> [Work instructions]: Copy the records exactly, leaving out every picture.

****

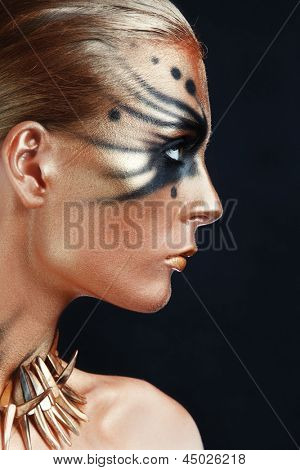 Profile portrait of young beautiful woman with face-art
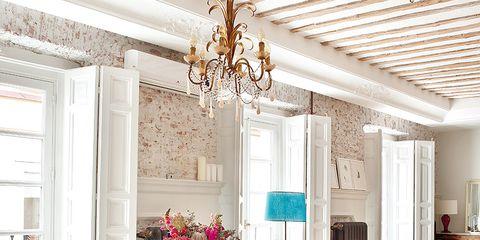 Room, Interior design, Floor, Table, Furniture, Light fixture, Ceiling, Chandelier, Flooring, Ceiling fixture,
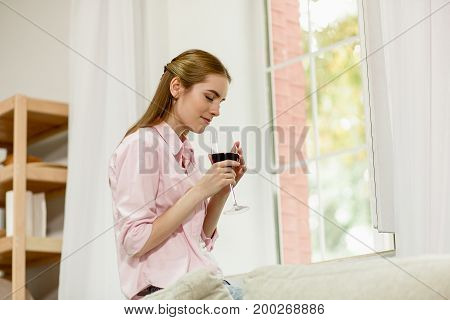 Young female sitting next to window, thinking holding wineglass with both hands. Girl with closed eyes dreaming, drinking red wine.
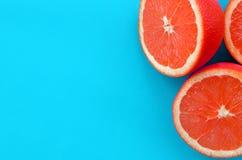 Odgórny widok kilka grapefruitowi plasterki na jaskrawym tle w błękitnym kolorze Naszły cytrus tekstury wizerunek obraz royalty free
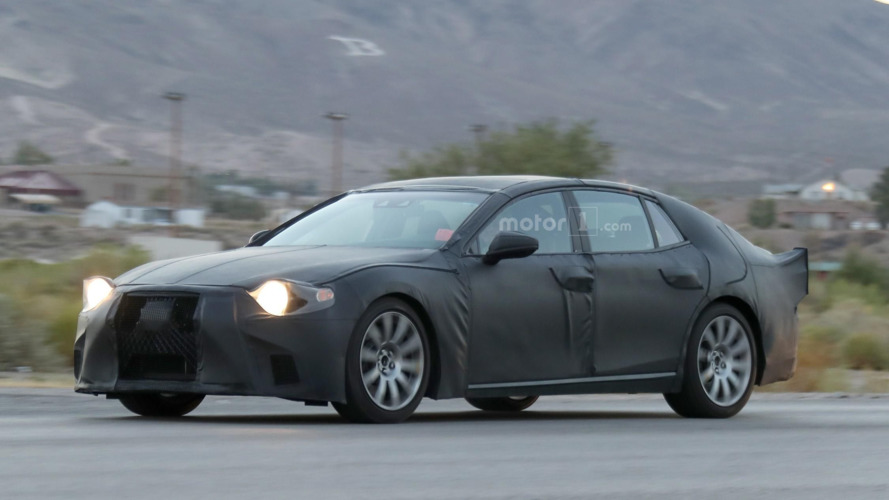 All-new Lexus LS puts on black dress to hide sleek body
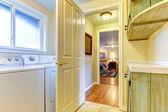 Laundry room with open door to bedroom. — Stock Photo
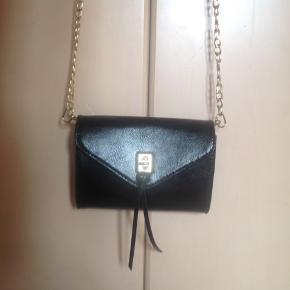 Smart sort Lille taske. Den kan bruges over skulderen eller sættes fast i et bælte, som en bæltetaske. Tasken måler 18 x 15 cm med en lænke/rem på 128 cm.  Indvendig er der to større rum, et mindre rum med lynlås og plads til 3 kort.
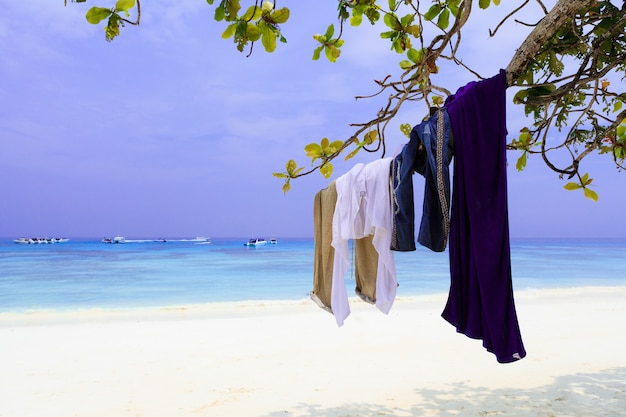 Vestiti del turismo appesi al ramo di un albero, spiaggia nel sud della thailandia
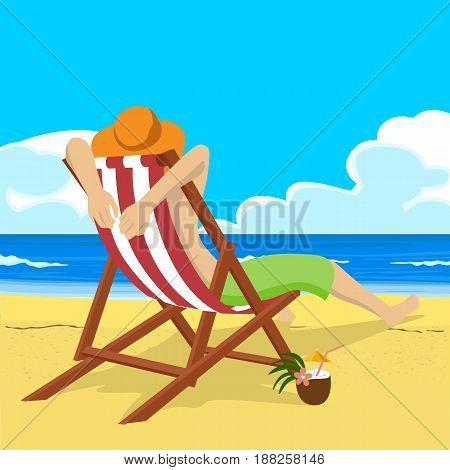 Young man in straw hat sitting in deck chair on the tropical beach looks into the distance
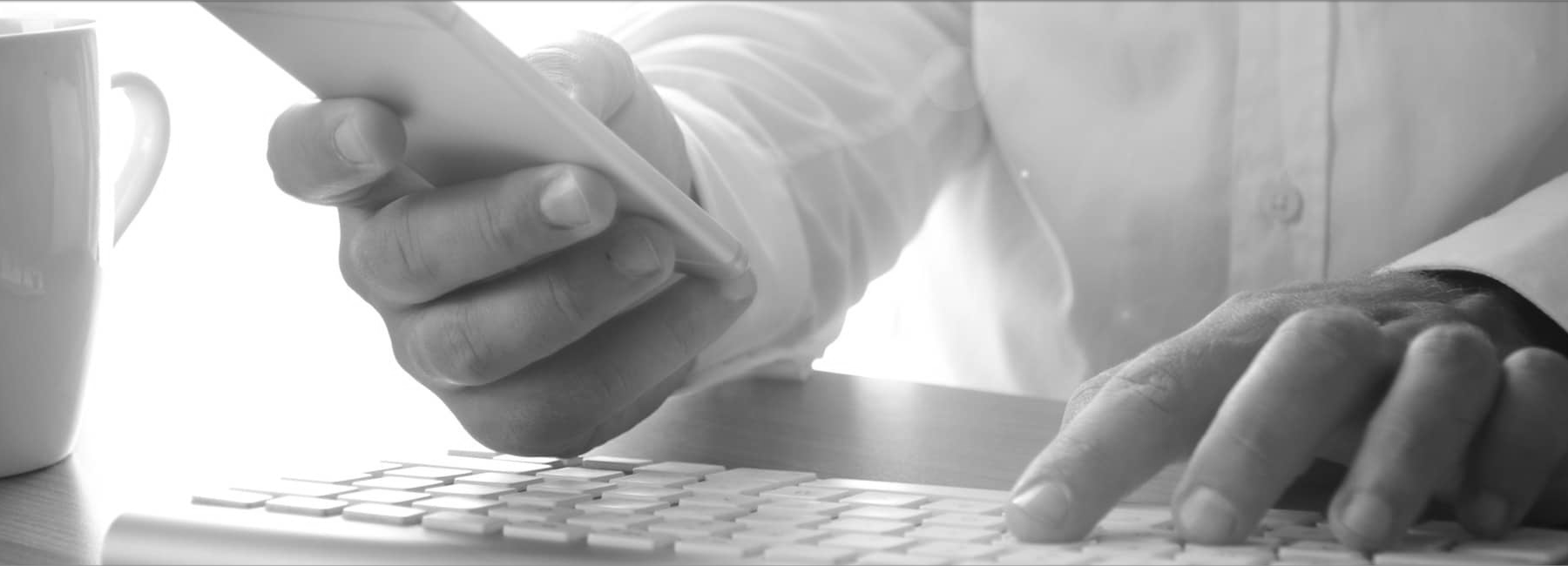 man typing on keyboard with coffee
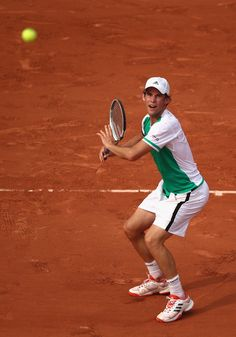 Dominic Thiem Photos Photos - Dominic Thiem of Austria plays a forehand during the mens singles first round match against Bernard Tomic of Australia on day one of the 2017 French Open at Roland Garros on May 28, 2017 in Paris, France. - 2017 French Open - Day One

****

> [Problem solution]:
 Profile portrait of young beautiful woman with face-art
 Room, Interior design, Floor, Table, Furniture, Light fixture, Ceiling, Chandelier, Flooring, Ceiling fixture,
 Young female sitting next to window, thinking holding wineglass with both hands. Girl with closed eyes dreaming, drinking red wine.
 Odgórny widok kilka grapefruitowi plasterki na jaskrawym tle w błękitnym kolorze Naszły cytrus tekstury wizerunek obraz royalty free
 All-new Lexus LS puts on black dress to hide sleek body
 Laundry room with open door to bedroom. — Stock Photo
 Smart sort Lille taske. Den kan bruges over skulderen eller sættes fast i et bælte, som en bæltetaske. Tasken måler 18 x 15 cm med en lænke/rem på 128 cm.  Indvendig er der to større rum, et mindre rum med lynlås og plads til 3 kort.
 Vestiti del turismo appesi al ramo di un albero, spiaggia nel sud della thailandia
 Young man in straw hat sitting in deck chair on the tropical beach looks into the distance
 man typing on keyboard with coffee
 Dominic Thiem Photos Photos - Dominic Thiem of Austria plays a forehand during the mens singles first round match against Bernard Tomic of Australia on day one of the 2017 French Open at Roland Garros on May 28, 2017 in Paris, France. - 2017 French Open - Day One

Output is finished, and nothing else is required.